Cita por supuesto a los niños, a quienes el feminismo perturbado tiene como objetivo. Ya saben, los infantes manipulados de hoy serán mañana la guardia pretoriana del mundo nuevo, del paraíso woke, según las fantasías podemitas. Si bien uno se los imagina desorientados e infelices.
A partir de los dieciséis años se reconocerá el cambio de sexo, de identidad sexual. También para quienes han cumplido doce añitos, aunque necesitarán autorización paterna o materna. Eso sí, podrán cambiar su nombre en el DNI, yupi.
El programa de ingeniería social, difundido en muchas escuelas, anuncia problemas infantiles y adolescentes antes desconocidos. Un identitarismo lunático, machacón, ajeno a la realidad y a cualquier sentido común.

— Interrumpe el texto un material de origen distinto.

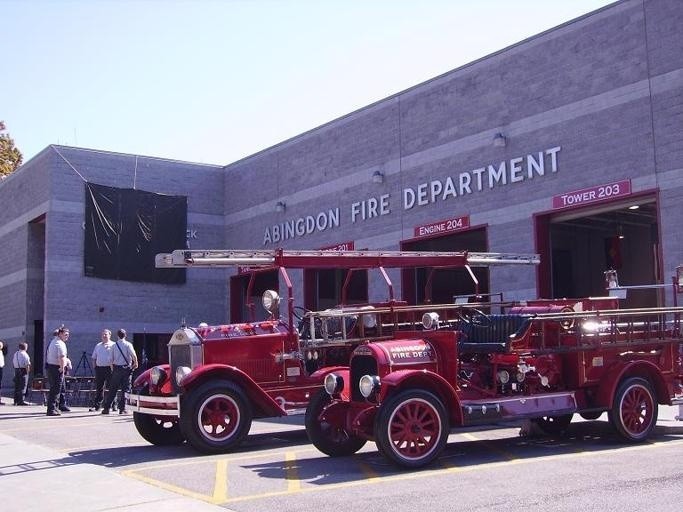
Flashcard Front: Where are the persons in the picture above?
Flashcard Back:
[0,341,6,406]
[101,328,138,415]
[88,328,118,413]
[12,343,32,406]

Comenzó la cosa con la sublimación de lo sexual, cuando a la sociedad le importaba más bien poco lo que hiciera cada cual con sus genitales, una cuestión privada. Los homosexuales empezaron a sentirse orgullosos de serlo y lo publicitaron hasta crear una gran industria.
¿Orgullosos? Es tan ridículo como oír a un heterosexual presumir de serlo. Hoy, el estado de opinión totalitaria no permite cuestionar a los obsesionados con materias de entrepierna o con cualquier otro tema delicado.
Decía recientemente Woody Allen que "pronto nos reiremos de todo esto y haremos chistes incorrectos sobre la corrección política". El pronóstico del genio cineasta anima un poco. Pero esta aberrante ley no debería prosperar. Las mujeres y los niños, primero.